Friday, April 15, 2011

Great Expectations and Great Disappointments for Impossible Dreams.

Sometimes I wish I could give me a good shake, and after that I would like to shake up some of the folk I know. But we can’t change ourselves; - only God can do that as we submit to Him. Even less can we change others, and again, only God can do that, but not on our instruction!
Perhaps my intention to write a Blog at least 3 times a week was an impossible dream, and perhaps being disappointed with me is a natural outcome, but I still have Great Expectations as to what God will do in me, and even through me, because I have laid urgent requests before the throne of His Grace.
Some of the recent distractions have been concern for others, and Proverbs 14:10 comes to mind. Each heart knows its own bitterness, and no one else can share its joy.
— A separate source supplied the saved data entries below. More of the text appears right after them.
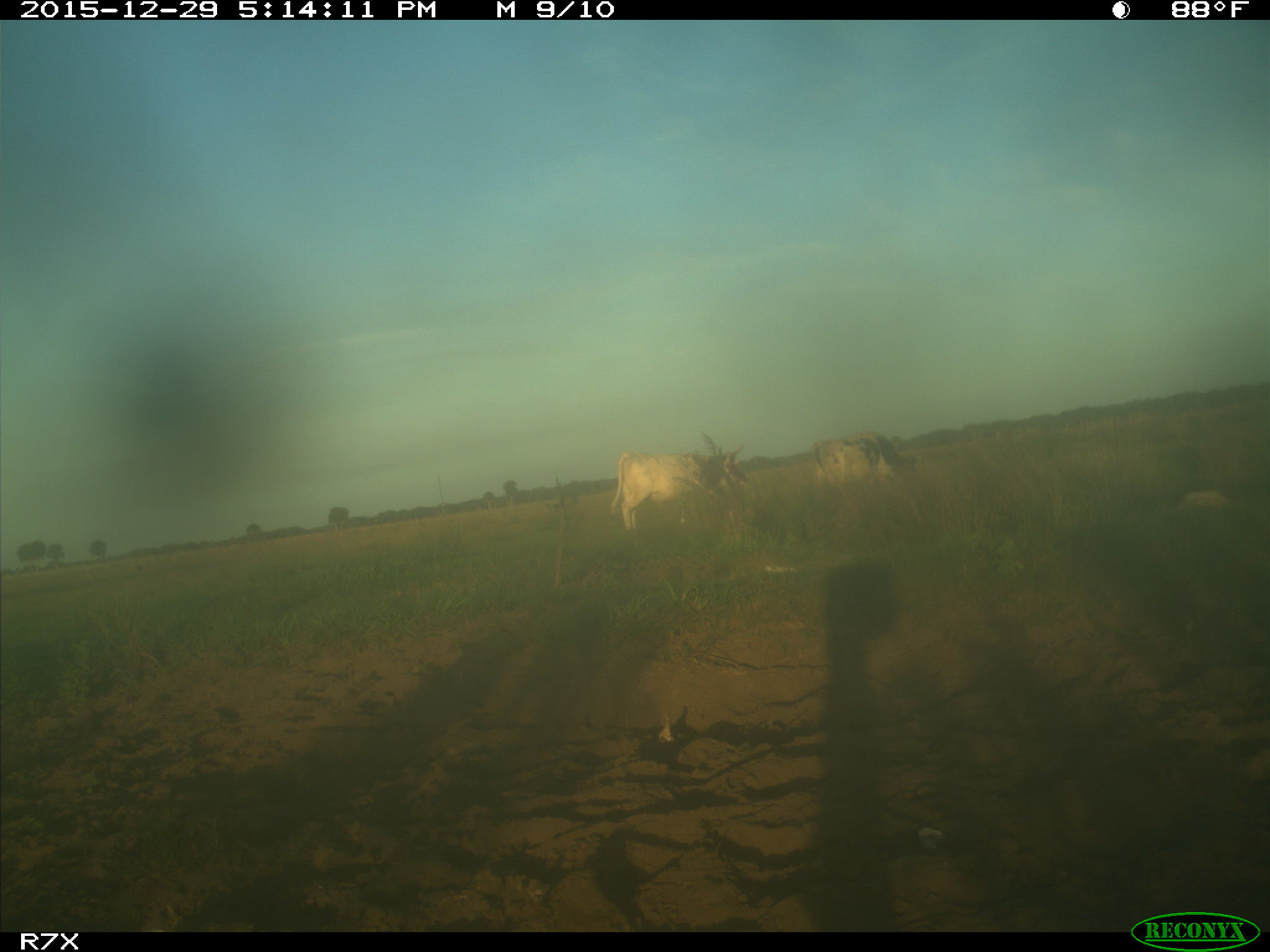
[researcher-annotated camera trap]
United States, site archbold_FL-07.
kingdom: Animalia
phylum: Chordata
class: Mammalia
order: Artiodactyla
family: Bovidae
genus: Bos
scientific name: Bos taurus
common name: domestic cow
Bos taurus (domestic cow).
We can try to empathise; we can try to advise; we can offer support and sympathy, hands on or off.  We can rejoice and give praise, or join in commiseration. Words, or acts of comfort can do much, but can’t change minds, or mind sets. Only God can do that, and He responds to prayer, in His time.
Proverbs 14:13 is a reminder of our mixed moods. Even in laughter the heart may ache, and joy may end in grief.
But aren’t we made for ups and downs, like the troughs of waves. Without the movement of waves, movement of what is on and in the waves is also stopped. It is good to be on the crest, but to rise from the trough again entails effort. Not to make the effort could lead to drowning in the depths of depression or doubt.
I am reminded of comments by Screwtape, a senior demon, in his letters to nephew Wormwood, a junior (“The Screwtape Letters” by C S Lewis). He has explained that because Wormwood has seen his “patient’s religious phase dying away,” this is no cause for celebration. Humans go through undulation in every department of their lives, - interest in work, affection for friends, physical appetites, all go up and down. Periods of emotional and bodily richness and liveliness will alternate with periods of numbness and poverty. He goes on to explain the tactics of the Enemy, (God) by pointing out the difference in their desires. While the demonic forces want to absorb the human’s will into their own, and assimilate them, God wants a world full of beings united to Him, in lives qualitatively like his own, but yet distinct.
“And that is where the troughs come in,” he writes. “You must have often wondered why the Enemy [God] does not make more use of His power to be sensibly present to human souls in any degree He chooses and at any moment. But you now see that the Irresistible and the Indisputable are the two weapons which the very nature of His scheme forbids Him to use. Merely to over-ride a human will (as His felt presence in any but the faintest and most unmitigated degree would certainly do) would be for Him useless. He cannot ravish. He can only woo. For His ignoble idea is to eat the cake and have it; the creatures are to be one with Him, but yet themselves; merely to cancel them or assimilate them, will not serve.”
As Screwtape continues his assertions, he concedes that God gives protection to His children in the early days of their commitment, but sooner or later He withdraws  a little, “if not in fact, at least from their conscious experience, all those supports and incentives. He leaves the creature to stand up on its own legs – to carry out from the will alone duties which have lost all relish. It is during such trough periods, much more than during the peak periods, that it is growing into the kind of creature He wants it to be. Hence the prayers offered in the state of dryness are those which please Him best.”
Does this make sense to you, as it certainly does to me? It is most certainly in the down days that one clings more passionately to the Rock, and is most grateful to The Anchor preventing us from being swept away.
Screwtape  confirms that the more the demonic forces can interfere with the will of humans, the better, but is insightful in his closing words. “He, [God] cannot “tempt” to virtue as we do to vice. He wants them to learn to walk and must therefore take away His hand; and if only the will to walk is really there He is pleased even with their stumbles. Do not be deceived, Wormwood. Our cause is never more in danger than when a human, no longer desiring, but still intending, to do our Enemy’s will, looks round upon a universe from which every trace of Him seems to have vanished, and asks why he has been forsaken, and still obeys.”
Keep on keeping on, my brothers and sisters in Christ, and remember with me, The Lord is close to the brokenhearted and saves those who are crushed in spirit. Psalm 34:18
It comes to pass – The righteous cry out, and the Lord hears them; He delivers them from all their troubles. (Psalm 34:17) In His time.